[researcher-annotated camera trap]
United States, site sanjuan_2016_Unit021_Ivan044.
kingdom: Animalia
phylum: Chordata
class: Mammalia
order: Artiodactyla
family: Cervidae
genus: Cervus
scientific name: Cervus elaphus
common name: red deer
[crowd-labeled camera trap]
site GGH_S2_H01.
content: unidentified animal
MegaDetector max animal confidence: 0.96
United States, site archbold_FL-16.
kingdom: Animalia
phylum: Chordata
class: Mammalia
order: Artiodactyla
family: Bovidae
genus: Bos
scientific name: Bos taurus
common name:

————————

The answer is a portion of the data. Write out exactly the line with "content: unidentified animal" and all lines after it.

content: unidentified animal
MegaDetector max animal confidence: 0.96
United States, site archbold_FL-16.
kingdom: Animalia
phylum: Chordata
class: Mammalia
order: Artiodactyla
family: Bovidae
genus: Bos
scientific name: Bos taurus
common name:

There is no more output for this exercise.